• DIRECTION:
From the items below, pick out and copy every line that contains the word "pink". Matching is case-sensitive.

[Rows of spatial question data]
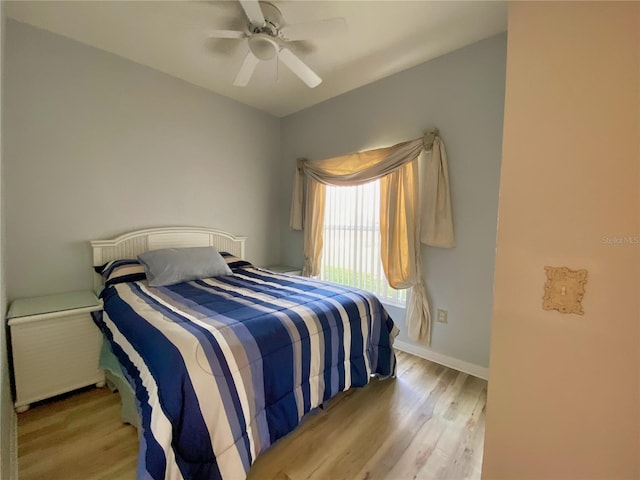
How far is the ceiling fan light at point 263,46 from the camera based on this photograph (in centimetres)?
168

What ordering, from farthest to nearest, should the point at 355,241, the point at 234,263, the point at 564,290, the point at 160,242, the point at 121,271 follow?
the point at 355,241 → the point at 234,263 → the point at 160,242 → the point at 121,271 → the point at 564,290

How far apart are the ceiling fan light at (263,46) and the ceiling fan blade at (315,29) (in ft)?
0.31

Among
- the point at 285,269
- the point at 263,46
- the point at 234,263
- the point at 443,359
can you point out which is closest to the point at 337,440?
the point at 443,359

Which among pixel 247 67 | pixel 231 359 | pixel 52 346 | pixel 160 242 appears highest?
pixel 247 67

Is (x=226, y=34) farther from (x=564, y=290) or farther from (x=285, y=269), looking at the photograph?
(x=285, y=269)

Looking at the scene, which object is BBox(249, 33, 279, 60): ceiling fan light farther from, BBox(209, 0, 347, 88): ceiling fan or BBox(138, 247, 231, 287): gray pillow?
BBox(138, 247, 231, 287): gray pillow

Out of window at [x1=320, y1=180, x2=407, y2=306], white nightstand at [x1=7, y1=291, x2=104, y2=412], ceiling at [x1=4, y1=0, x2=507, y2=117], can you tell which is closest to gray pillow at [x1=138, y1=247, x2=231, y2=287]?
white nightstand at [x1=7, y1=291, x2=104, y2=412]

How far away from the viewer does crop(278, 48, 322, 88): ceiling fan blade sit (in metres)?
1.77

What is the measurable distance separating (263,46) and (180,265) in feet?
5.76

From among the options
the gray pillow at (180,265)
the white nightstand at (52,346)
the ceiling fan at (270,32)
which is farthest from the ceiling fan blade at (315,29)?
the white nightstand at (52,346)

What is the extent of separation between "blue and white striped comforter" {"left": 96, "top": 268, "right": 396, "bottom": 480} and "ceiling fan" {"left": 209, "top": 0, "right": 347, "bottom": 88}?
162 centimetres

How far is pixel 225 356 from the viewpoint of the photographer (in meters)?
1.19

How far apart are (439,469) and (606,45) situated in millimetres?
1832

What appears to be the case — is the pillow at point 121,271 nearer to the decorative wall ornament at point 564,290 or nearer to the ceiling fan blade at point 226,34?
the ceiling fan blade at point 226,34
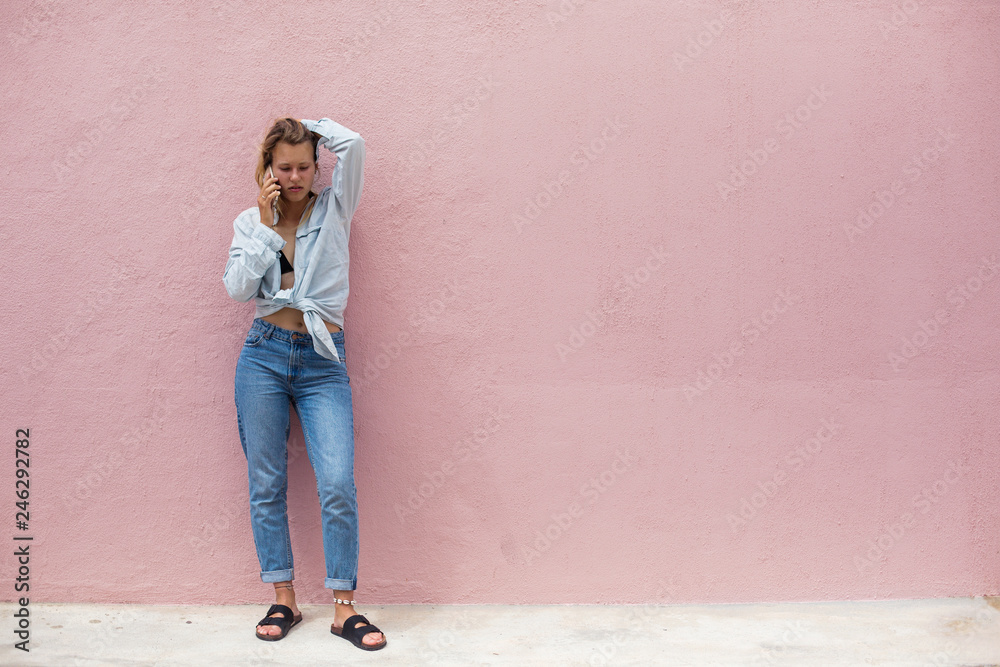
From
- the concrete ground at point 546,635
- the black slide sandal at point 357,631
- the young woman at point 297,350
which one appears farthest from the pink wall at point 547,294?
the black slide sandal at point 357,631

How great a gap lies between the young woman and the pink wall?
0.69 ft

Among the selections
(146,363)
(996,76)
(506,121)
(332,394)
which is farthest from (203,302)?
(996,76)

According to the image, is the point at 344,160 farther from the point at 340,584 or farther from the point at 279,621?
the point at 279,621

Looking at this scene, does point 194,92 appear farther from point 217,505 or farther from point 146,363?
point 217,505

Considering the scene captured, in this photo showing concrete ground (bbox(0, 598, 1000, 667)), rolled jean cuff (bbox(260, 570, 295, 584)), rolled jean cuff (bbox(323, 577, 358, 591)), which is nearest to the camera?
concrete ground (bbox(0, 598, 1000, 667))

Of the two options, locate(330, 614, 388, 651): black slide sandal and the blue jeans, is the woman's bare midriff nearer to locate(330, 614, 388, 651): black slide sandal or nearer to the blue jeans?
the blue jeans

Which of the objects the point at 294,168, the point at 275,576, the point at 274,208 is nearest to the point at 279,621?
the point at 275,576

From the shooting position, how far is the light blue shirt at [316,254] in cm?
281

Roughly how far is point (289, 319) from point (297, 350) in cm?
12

==

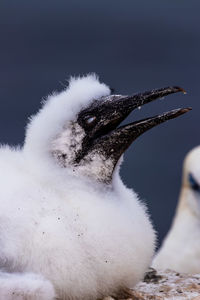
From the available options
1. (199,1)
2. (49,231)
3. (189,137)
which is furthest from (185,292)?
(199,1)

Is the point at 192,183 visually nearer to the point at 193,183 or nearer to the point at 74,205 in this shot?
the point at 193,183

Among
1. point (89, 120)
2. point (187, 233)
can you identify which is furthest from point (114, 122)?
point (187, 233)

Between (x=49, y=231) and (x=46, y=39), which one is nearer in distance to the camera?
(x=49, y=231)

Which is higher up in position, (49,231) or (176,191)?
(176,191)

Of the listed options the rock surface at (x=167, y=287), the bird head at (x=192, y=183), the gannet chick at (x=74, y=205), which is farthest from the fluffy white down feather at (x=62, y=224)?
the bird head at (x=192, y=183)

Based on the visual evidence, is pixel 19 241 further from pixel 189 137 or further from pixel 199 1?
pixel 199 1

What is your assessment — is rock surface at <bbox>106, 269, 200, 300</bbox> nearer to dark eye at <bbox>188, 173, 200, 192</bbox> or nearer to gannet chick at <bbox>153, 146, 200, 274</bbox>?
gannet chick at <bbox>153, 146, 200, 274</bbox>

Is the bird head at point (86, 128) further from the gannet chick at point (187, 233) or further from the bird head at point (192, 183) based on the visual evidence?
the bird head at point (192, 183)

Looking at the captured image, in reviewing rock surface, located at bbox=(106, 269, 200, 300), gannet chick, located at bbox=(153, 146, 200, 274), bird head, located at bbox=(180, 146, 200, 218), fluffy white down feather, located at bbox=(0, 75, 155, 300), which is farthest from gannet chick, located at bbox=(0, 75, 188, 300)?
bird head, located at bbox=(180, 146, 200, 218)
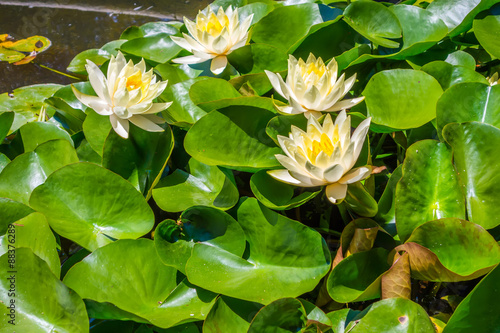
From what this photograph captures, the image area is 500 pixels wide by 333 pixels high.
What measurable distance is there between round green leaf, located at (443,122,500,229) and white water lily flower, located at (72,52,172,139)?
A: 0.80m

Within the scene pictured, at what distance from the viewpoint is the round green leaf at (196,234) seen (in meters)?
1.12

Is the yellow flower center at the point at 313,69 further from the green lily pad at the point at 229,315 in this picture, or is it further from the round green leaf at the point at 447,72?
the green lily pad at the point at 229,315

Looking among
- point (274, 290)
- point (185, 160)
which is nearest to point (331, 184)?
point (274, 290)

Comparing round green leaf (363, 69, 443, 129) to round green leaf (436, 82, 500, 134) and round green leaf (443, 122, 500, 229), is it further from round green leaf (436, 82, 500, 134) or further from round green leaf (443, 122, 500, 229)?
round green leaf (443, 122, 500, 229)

• CORRECT OUTPUT:
which one appears farthest from the pink wall at point 547,294?
How great a gap lies between the young woman and the pink wall?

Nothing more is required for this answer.